Champ Car World Series, an open-wheel auto racing organization, has emerged as an unlikely challenger to mainstream U.S. sports for the attention of the affluent Hispanic consumer.
A 2006 study conducted by Scarborough Research revealed that 14 percent of Champ Car's TV viewing audience is Hispanic. That ties the racing series for No. 2 with the NBA for the highest percentage of Hispanic viewers. And while the company uses different methods to reach Hispanic fans, Garrett Mudd, vice-president of marketing for Champ Car, notes that none of their broadcasts are aired in Spanish.
"Fourteen percent of our audience is Hispanic, and we're not broadcasting on ESPN Deportes or doing special Spanish-language broadcasts," he says. "We're building on our audience and we're doing it in English. I think that's indicative that Hispanic Champ Car fans consume English media."
Then known as Championship Auto Racing Teams (CART), the franchise made a push to broaden its Hispanic fan base in 2001 by showcasing its Latin drivers – Adrian Fernandez and Michel Jourdain Jr. – and staging races in key U.S. markets. It also expanded its race schedule to include events in Mexico, and incorporated sponsors with clout in the Hispanic marketplace.
"We have always had a significant Hispanic following, especially when we've had good Hispanic drivers as full-time competitors. That's why we've been popular," says Mr. Mudd. "There has always been a strong motor sports culture in Mexico and South America. When we started racing one event in Mexico, it drew 200,000 people. Now, it's one of our largest events on the regular schedule."
The head of a popular California race says the success of the event depends on the overall product.
"First and foremost, you have to have a driver in the race that the Hispanic community can get behind or relate to," says Jim Michaelian, CEO of the Toyota Grand Prix of Long Beach. "Some come out to Long Beach in April to party and have a good time, but we want to create a high-profile event the Hispanic community can relate to. For that, you need drivers they can relate to."
Four years ago, the Toyota Grand Prix of Long Beach partnered with Tecate beer to create "Fiesta Friday," a pre-race festival with vendor booths and entertainment. Mr. Michaelian says the promotion has worked as its Hispanic fan base has increased from 6 percent in 2001 to 28 percent this year.

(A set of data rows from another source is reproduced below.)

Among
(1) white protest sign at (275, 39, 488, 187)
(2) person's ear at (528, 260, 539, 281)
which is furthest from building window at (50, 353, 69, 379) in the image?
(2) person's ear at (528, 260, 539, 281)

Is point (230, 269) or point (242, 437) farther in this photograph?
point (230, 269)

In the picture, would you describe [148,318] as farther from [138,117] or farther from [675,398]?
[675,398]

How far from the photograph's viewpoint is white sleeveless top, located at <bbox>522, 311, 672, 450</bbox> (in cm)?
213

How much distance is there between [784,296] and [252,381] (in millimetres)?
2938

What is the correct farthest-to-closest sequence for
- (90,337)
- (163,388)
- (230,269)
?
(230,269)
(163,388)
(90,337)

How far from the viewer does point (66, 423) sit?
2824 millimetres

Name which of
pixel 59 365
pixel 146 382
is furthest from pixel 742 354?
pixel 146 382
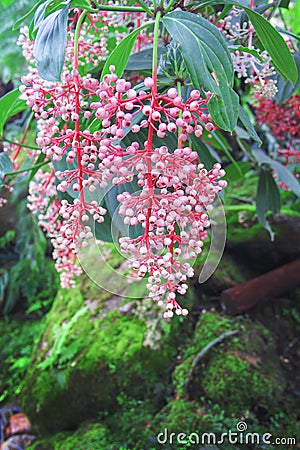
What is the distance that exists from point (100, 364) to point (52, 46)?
3.69 feet

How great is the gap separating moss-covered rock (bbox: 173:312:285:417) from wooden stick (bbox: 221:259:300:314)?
0.06 metres

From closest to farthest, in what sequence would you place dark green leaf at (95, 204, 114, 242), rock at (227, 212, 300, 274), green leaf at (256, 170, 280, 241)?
dark green leaf at (95, 204, 114, 242)
green leaf at (256, 170, 280, 241)
rock at (227, 212, 300, 274)

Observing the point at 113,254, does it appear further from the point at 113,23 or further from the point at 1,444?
the point at 1,444

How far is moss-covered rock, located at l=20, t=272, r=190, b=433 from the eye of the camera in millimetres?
1320

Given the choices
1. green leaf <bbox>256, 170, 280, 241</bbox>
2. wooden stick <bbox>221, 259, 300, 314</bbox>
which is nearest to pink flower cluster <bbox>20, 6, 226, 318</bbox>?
green leaf <bbox>256, 170, 280, 241</bbox>

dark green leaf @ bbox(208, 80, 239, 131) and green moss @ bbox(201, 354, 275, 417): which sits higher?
dark green leaf @ bbox(208, 80, 239, 131)

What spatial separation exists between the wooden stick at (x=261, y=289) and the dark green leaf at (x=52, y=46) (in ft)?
4.01

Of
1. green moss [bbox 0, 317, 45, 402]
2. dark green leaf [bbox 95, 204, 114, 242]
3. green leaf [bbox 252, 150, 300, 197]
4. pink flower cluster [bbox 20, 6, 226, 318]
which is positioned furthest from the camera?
green moss [bbox 0, 317, 45, 402]

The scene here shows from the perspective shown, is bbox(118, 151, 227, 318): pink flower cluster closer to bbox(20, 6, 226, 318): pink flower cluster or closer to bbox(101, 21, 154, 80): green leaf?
bbox(20, 6, 226, 318): pink flower cluster

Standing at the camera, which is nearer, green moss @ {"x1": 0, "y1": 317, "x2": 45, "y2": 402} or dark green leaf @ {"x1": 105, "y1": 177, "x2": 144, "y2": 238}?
dark green leaf @ {"x1": 105, "y1": 177, "x2": 144, "y2": 238}

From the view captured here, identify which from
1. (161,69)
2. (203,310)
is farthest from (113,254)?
(203,310)

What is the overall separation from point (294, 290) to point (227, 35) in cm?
126

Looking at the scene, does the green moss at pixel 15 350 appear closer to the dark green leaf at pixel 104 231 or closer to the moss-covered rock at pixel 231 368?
the moss-covered rock at pixel 231 368

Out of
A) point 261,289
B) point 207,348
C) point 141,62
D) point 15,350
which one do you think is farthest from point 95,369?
point 141,62
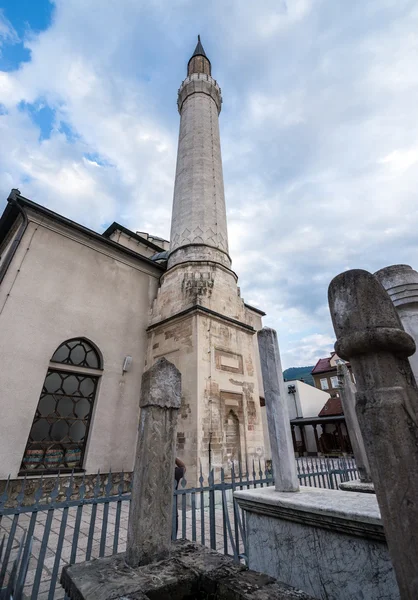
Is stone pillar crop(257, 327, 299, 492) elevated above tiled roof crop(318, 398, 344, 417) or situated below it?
below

Arturo Rojas, the international marketing director for CCM Brewery, which produces Tecate, says Fiesta Friday has also benefited the beer brand. "Attendance at the event each year tops the previous year's attendance, and volume of beer sales increases every year. Those are the two core areas we use to measure success."

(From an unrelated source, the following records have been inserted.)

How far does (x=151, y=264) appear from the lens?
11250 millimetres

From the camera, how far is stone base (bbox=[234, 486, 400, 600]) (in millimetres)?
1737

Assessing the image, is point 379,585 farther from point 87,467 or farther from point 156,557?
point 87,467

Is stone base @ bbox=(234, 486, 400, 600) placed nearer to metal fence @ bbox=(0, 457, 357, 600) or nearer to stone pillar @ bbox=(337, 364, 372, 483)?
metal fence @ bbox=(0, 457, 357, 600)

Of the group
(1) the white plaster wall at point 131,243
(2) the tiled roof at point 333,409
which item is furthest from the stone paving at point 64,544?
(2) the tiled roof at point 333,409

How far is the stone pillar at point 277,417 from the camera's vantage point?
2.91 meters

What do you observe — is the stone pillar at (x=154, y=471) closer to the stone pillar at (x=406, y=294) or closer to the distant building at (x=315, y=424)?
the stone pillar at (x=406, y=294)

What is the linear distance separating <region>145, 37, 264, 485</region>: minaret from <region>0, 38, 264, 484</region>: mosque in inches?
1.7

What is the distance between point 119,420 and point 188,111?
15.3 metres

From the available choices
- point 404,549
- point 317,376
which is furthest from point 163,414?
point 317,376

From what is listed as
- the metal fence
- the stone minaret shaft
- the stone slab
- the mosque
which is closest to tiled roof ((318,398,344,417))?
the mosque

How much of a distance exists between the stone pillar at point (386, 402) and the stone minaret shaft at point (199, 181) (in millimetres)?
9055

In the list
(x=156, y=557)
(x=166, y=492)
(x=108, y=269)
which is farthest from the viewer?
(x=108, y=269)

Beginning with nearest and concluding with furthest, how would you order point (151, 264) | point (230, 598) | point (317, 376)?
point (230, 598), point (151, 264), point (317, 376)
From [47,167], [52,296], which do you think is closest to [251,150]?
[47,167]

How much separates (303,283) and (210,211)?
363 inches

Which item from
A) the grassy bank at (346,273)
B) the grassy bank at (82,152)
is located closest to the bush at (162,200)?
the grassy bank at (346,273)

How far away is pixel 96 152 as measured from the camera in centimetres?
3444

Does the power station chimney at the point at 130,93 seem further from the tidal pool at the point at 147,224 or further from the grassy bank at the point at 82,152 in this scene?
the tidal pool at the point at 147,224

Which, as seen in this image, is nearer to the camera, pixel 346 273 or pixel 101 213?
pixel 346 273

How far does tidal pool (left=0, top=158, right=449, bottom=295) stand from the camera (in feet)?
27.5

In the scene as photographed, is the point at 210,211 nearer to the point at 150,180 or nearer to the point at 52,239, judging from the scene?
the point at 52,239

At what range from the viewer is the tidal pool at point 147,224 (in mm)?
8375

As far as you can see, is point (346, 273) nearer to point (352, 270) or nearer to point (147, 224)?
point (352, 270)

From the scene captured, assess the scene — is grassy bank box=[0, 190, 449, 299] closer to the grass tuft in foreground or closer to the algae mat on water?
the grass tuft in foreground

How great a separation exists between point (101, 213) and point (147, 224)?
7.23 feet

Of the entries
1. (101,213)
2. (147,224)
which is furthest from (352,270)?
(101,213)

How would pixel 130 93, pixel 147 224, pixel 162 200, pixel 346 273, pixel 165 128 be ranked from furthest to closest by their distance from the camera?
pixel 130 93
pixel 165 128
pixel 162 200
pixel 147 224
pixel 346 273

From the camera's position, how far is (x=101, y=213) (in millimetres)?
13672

Mr. Michaelian adds: "We wanted to create an environment that would make people say, 'I had a helluva time last year, let's go again. And, by the way, who's racing this year?'"
Drivers David Martinez and Mario Dominguez are slated to help Champ Car wrap up its 2007 season next month in Mexico City, capping a tour that included stops in the targeted U.S.-Hispanic markets of Houston, Phoenix, Las Vegas, and the California cities of San Jose and Long Beach.